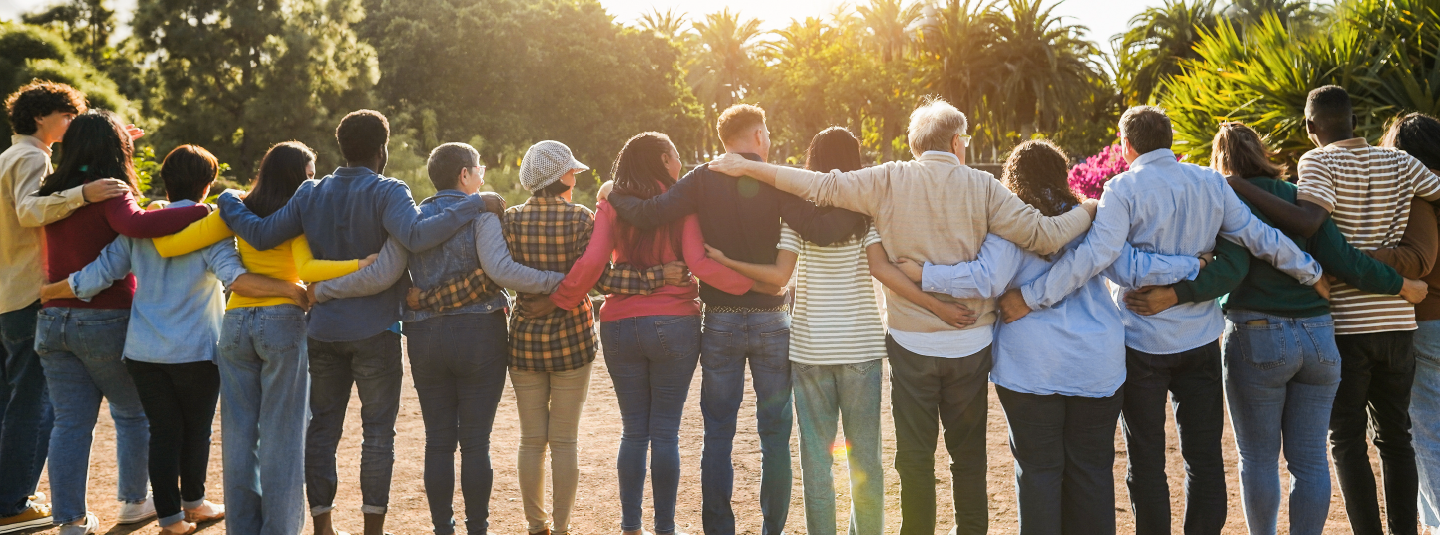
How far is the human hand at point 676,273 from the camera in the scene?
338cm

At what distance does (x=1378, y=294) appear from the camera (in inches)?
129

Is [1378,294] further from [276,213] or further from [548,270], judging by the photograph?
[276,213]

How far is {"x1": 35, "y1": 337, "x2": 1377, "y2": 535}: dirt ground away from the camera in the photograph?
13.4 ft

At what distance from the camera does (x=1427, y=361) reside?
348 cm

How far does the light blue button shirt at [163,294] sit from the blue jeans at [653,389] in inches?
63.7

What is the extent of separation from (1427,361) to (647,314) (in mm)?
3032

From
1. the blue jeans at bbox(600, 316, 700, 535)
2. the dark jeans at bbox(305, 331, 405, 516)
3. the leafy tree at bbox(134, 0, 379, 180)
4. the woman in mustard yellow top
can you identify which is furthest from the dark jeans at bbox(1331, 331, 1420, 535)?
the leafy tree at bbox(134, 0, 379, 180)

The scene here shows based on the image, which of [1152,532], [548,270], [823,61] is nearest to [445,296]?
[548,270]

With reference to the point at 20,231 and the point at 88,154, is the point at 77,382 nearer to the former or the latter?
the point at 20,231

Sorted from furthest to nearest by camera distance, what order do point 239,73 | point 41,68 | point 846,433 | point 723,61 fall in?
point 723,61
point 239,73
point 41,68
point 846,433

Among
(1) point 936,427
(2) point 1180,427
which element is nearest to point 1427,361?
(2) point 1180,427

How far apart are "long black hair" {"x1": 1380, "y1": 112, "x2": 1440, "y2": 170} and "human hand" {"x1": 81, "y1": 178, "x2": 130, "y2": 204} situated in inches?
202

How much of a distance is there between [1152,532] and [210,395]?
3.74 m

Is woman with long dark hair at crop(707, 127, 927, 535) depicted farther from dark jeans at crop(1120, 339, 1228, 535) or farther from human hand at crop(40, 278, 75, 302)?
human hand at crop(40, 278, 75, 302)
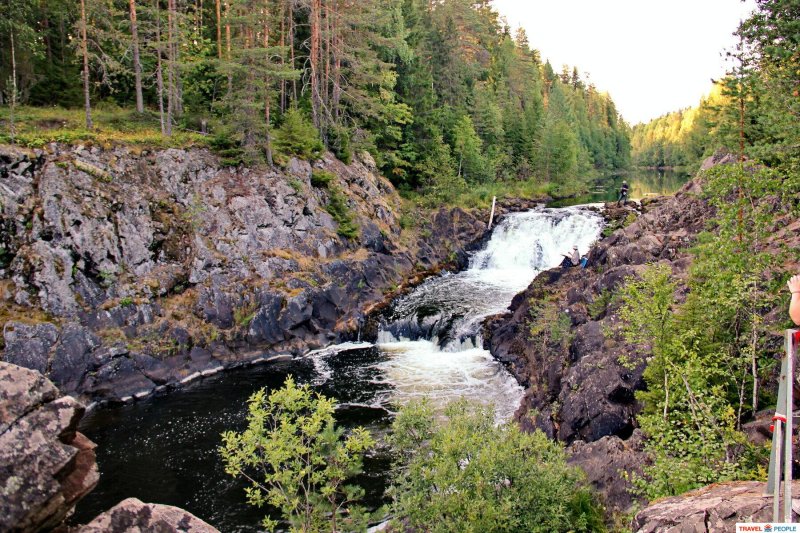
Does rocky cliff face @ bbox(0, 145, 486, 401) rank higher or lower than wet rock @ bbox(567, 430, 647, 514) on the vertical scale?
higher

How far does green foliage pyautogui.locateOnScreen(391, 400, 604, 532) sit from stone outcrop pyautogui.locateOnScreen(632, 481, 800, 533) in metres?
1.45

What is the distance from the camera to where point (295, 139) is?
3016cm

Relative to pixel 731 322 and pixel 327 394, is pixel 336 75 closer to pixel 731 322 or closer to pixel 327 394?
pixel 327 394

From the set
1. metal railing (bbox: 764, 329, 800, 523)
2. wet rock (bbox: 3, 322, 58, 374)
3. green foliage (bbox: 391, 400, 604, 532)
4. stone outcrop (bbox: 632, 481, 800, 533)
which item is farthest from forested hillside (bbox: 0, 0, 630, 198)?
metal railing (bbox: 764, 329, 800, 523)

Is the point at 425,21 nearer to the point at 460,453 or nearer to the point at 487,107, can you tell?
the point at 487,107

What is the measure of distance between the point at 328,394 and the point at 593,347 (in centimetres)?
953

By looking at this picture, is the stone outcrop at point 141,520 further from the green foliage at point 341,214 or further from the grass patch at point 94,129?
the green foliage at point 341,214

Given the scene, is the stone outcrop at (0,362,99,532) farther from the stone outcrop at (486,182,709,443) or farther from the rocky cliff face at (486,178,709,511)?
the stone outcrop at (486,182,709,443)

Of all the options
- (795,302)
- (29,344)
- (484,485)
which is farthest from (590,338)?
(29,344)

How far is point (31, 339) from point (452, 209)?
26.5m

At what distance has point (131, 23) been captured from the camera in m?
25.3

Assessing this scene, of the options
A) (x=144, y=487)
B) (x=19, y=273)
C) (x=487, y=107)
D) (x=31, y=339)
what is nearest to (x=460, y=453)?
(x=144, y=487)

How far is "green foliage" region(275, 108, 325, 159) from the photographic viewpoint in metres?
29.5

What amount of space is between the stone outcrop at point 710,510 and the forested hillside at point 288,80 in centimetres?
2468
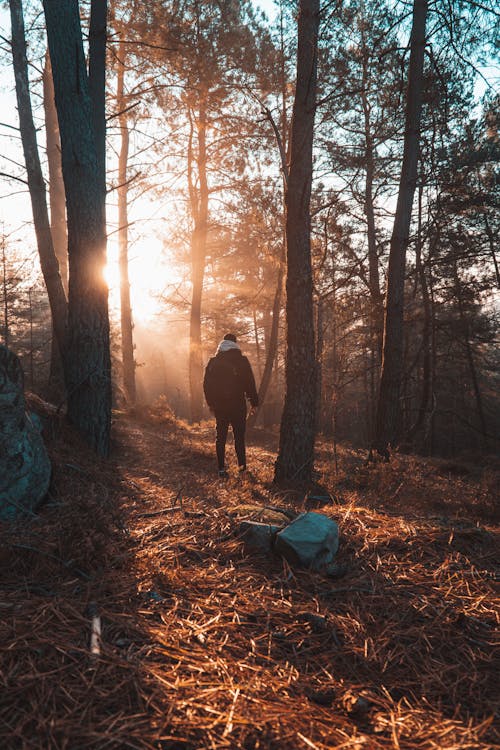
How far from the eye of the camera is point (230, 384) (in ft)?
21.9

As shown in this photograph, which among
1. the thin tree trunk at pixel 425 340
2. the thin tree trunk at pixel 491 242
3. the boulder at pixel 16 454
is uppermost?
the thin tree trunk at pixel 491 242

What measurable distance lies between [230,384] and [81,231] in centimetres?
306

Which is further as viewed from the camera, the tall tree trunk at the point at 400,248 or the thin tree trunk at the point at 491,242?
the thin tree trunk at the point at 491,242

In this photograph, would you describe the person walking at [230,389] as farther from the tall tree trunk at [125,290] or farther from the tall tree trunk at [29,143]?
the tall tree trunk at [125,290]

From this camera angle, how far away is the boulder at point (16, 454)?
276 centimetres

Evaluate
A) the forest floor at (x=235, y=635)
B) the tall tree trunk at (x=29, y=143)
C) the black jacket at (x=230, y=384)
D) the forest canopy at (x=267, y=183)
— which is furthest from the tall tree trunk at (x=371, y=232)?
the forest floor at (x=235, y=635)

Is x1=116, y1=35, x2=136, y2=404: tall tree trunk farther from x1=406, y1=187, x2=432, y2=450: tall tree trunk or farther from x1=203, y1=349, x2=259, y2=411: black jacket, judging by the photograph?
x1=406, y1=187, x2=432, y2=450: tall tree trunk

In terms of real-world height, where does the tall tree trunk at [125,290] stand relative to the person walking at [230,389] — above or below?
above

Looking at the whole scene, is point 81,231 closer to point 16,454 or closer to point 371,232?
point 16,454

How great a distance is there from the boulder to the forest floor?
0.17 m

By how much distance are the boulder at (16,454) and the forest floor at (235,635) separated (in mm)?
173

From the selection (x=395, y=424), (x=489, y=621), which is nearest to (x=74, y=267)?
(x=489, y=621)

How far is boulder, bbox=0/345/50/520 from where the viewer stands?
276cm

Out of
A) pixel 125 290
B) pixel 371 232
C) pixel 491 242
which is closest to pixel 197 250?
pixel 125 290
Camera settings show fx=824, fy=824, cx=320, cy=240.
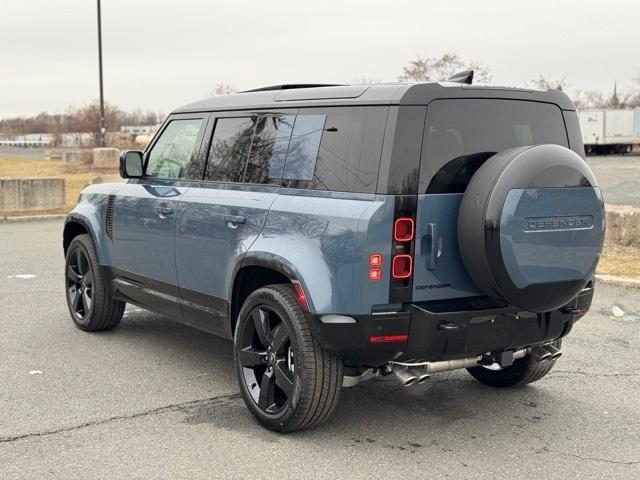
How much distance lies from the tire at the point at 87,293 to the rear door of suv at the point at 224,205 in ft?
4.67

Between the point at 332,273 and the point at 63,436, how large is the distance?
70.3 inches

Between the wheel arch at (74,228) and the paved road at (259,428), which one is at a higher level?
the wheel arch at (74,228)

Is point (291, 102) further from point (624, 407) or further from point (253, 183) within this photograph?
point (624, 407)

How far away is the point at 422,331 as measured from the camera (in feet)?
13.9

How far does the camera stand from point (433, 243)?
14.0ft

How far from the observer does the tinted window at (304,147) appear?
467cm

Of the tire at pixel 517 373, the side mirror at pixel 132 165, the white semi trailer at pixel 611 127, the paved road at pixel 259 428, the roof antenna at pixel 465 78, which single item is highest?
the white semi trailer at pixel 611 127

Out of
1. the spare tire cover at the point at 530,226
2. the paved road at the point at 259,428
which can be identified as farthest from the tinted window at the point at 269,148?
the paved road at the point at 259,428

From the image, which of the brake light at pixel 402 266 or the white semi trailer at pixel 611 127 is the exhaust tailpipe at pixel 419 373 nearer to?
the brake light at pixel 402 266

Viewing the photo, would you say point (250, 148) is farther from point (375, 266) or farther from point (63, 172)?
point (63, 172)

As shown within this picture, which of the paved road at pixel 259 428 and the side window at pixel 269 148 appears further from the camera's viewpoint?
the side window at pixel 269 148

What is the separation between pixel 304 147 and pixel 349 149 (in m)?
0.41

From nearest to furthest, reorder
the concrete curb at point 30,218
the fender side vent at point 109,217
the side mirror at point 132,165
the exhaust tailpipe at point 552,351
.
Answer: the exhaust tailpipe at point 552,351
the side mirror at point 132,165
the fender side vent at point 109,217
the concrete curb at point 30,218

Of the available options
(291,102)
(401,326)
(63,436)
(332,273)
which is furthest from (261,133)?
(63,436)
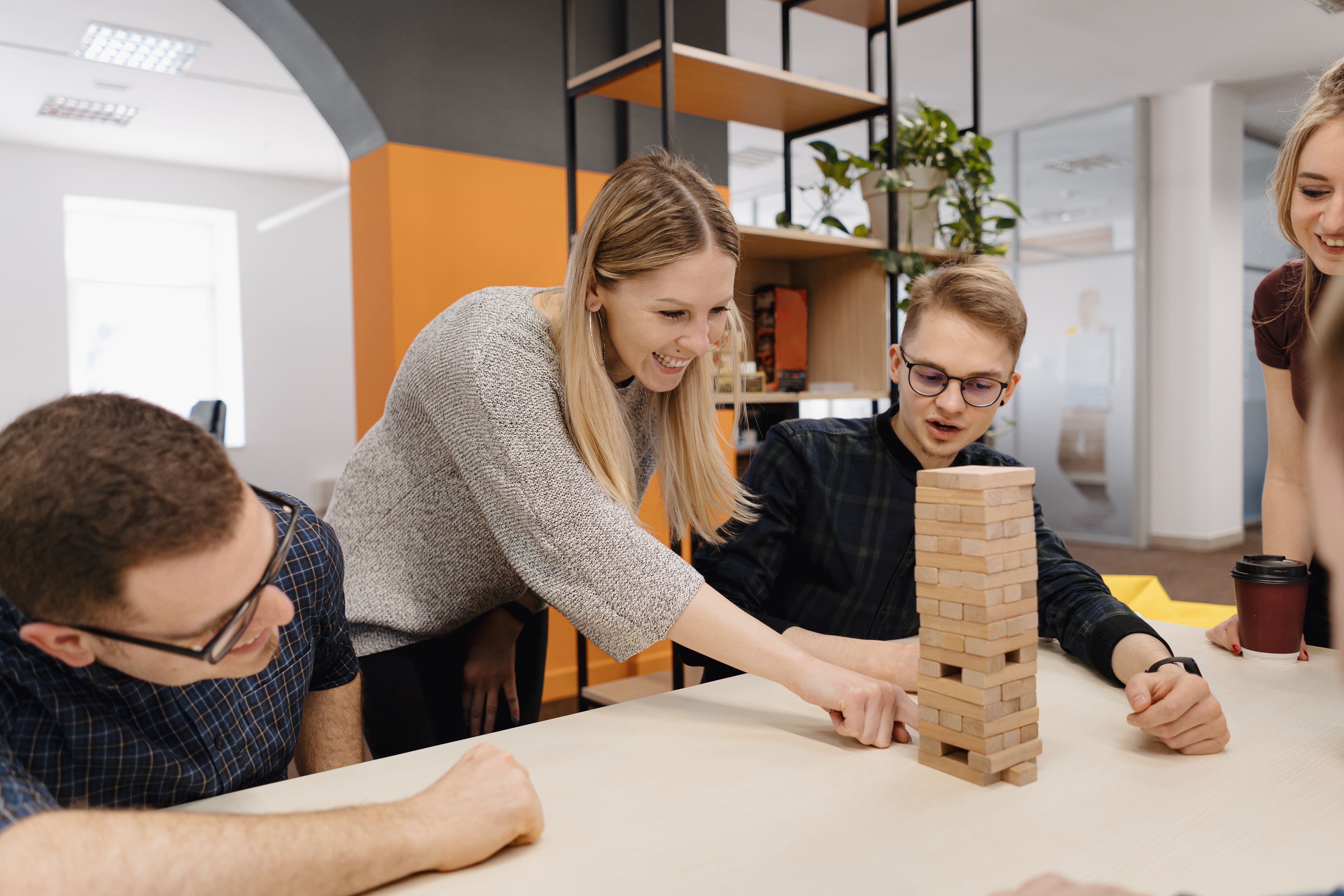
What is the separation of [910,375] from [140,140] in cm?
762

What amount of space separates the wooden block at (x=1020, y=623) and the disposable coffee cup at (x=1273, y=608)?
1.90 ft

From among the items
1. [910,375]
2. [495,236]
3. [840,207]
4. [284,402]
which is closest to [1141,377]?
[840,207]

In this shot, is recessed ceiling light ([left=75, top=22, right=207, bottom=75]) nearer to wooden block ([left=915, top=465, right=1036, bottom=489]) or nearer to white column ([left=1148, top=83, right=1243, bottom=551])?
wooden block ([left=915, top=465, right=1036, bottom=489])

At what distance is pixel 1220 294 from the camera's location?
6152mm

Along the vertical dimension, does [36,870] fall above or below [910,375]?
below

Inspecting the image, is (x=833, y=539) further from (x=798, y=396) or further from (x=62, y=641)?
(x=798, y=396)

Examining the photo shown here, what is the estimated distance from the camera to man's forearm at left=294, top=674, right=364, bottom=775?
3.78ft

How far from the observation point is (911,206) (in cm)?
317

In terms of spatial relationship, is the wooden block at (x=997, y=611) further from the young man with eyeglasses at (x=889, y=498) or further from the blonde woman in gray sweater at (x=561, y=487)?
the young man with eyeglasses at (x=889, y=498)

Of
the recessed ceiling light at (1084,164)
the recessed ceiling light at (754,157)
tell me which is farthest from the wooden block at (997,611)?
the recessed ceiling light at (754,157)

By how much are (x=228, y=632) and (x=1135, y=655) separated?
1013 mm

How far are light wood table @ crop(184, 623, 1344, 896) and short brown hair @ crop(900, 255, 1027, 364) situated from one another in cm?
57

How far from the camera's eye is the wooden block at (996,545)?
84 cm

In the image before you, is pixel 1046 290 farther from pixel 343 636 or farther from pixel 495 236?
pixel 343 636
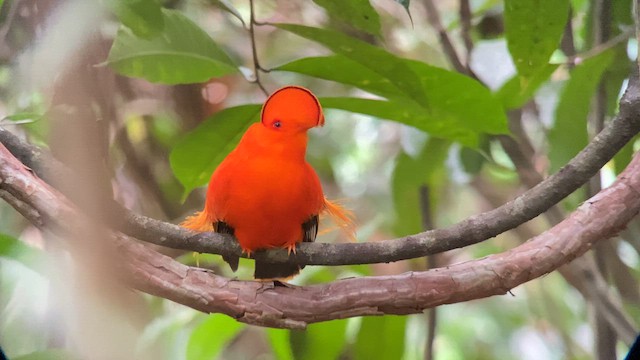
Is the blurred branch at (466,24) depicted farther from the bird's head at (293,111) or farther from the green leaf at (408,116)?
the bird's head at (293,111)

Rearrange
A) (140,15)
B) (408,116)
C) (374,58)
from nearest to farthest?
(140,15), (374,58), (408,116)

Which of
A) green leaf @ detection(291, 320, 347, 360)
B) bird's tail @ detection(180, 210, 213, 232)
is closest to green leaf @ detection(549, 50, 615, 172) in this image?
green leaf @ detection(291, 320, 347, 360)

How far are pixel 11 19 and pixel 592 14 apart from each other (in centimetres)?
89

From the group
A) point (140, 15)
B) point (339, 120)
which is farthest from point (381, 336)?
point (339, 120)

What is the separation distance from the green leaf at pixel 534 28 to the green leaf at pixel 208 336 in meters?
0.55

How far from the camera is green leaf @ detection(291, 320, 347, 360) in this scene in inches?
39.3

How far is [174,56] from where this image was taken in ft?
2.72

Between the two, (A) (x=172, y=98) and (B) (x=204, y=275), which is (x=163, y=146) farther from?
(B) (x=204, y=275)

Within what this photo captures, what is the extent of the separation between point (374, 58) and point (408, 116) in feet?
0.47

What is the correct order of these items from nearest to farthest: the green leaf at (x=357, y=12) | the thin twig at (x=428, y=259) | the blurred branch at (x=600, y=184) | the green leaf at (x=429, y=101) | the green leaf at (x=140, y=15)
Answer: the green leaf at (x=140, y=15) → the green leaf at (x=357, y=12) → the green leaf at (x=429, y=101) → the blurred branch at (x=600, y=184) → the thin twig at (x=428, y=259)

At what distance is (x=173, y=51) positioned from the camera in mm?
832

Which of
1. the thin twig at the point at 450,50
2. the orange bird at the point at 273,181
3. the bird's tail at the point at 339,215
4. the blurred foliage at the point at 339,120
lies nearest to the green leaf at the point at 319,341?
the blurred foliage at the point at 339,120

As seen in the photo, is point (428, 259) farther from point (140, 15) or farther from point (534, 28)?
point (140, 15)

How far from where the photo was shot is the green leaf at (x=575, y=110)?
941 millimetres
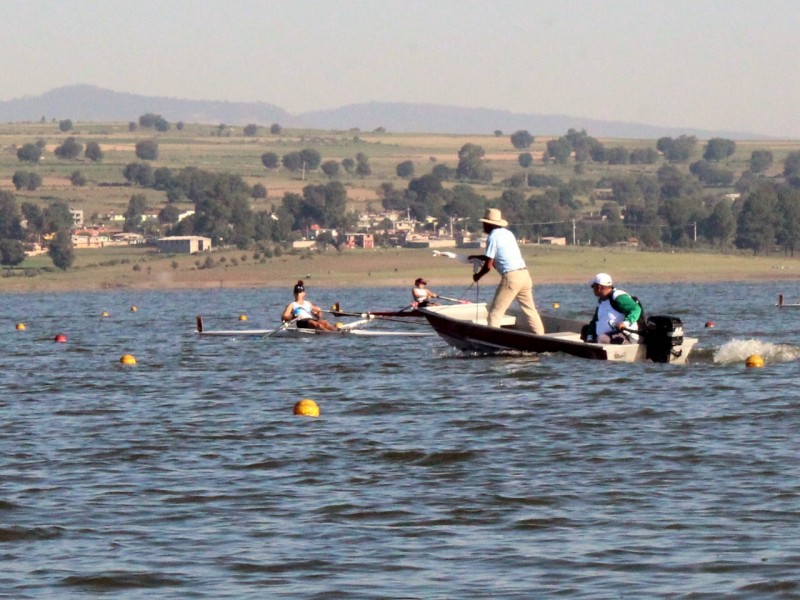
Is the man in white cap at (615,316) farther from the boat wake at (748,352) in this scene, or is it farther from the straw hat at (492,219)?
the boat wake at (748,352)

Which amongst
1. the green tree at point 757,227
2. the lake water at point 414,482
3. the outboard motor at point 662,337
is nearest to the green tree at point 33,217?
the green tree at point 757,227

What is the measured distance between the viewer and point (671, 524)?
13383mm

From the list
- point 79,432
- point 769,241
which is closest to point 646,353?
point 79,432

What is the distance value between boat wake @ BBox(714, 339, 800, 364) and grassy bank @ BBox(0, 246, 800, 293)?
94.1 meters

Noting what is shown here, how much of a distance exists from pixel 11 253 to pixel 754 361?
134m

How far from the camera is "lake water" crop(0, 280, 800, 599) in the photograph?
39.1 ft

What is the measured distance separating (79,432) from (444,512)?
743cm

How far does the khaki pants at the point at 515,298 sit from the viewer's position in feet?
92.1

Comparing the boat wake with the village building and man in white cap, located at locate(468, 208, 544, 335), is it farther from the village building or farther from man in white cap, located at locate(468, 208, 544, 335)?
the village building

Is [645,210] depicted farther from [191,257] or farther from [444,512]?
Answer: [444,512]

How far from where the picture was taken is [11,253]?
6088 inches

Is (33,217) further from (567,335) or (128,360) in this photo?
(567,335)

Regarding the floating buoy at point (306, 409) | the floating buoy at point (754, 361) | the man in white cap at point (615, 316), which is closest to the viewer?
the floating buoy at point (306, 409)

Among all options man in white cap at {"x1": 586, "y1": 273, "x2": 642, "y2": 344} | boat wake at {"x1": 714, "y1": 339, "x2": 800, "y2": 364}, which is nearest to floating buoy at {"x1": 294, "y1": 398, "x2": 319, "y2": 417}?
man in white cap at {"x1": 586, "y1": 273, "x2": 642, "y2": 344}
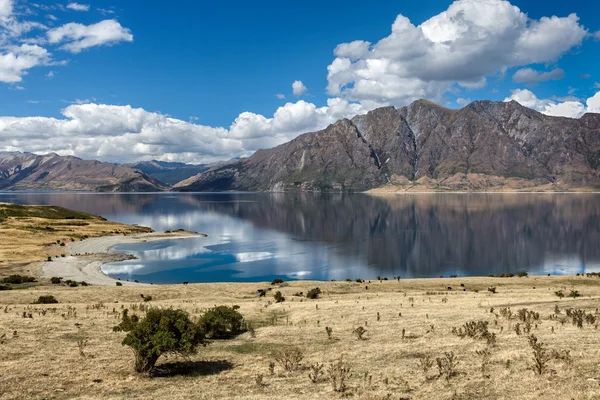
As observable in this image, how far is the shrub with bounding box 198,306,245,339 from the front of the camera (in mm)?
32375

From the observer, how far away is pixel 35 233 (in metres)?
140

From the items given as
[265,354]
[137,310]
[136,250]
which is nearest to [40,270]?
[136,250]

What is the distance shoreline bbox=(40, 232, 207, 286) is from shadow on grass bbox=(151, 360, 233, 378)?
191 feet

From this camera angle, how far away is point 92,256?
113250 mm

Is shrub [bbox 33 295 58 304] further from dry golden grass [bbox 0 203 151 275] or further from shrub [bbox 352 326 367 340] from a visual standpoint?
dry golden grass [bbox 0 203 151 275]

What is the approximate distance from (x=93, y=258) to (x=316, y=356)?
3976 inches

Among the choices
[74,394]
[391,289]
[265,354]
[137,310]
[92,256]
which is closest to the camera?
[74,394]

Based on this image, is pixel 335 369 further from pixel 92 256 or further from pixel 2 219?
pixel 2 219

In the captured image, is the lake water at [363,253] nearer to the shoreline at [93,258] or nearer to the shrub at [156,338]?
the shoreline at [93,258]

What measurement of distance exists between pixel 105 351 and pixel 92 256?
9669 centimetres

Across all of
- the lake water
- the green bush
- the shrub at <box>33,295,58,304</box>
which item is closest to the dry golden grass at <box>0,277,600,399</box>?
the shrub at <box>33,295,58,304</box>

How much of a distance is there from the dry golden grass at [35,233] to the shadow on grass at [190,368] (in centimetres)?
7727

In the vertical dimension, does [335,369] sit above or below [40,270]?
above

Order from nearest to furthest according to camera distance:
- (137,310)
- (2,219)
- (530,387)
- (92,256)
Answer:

Work to complete.
Give back, exactly as written, the lines from the one with "As observable in" to the last line.

Written solution.
As observable in this image, how far is the shrub with bounding box 198,306,245,339 from the front of the camera (in mm)?
32375

From the observer, how far away is pixel 35 233 (in metres)?
140

From the items given as
[265,354]
[137,310]
[136,250]
which is nearest to [40,270]?
[136,250]

What is the distance shoreline bbox=(40, 232, 207, 286) is from shadow on grass bbox=(151, 360, 233, 378)?
191 feet

From this camera angle, how far away is point 92,256?
113250 mm

Is shrub [bbox 33 295 58 304] further from dry golden grass [bbox 0 203 151 275] or further from shrub [bbox 352 326 367 340] from a visual standpoint?
dry golden grass [bbox 0 203 151 275]

What is the approximate distance from (x=93, y=258) to (x=316, y=356)?
3976 inches

Among the choices
[74,394]
[391,289]
[265,354]
[137,310]
[92,256]
which is closest to the camera?
[74,394]

Based on this image, is pixel 335 369 further from pixel 92 256 or further from pixel 2 219?
pixel 2 219

In the captured image, is the lake water at [363,253] nearer to the shoreline at [93,258] or nearer to the shrub at [156,338]?
the shoreline at [93,258]

What measurement of distance exists between pixel 105 351 and pixel 92 256?
9669 centimetres

Across all of
- the lake water
- the green bush
- the shrub at <box>33,295,58,304</box>
which item is closest to the dry golden grass at <box>0,277,600,399</box>?
the shrub at <box>33,295,58,304</box>

How much of a distance is there from the dry golden grass at [35,233] to the shadow on grass at [190,368] (in centimetres)?
7727

In the vertical dimension, does [335,369] sit above or below [40,270]?
above

Order from nearest to furthest according to camera distance:
- (137,310)
- (2,219)
- (530,387)
- (92,256)
Answer:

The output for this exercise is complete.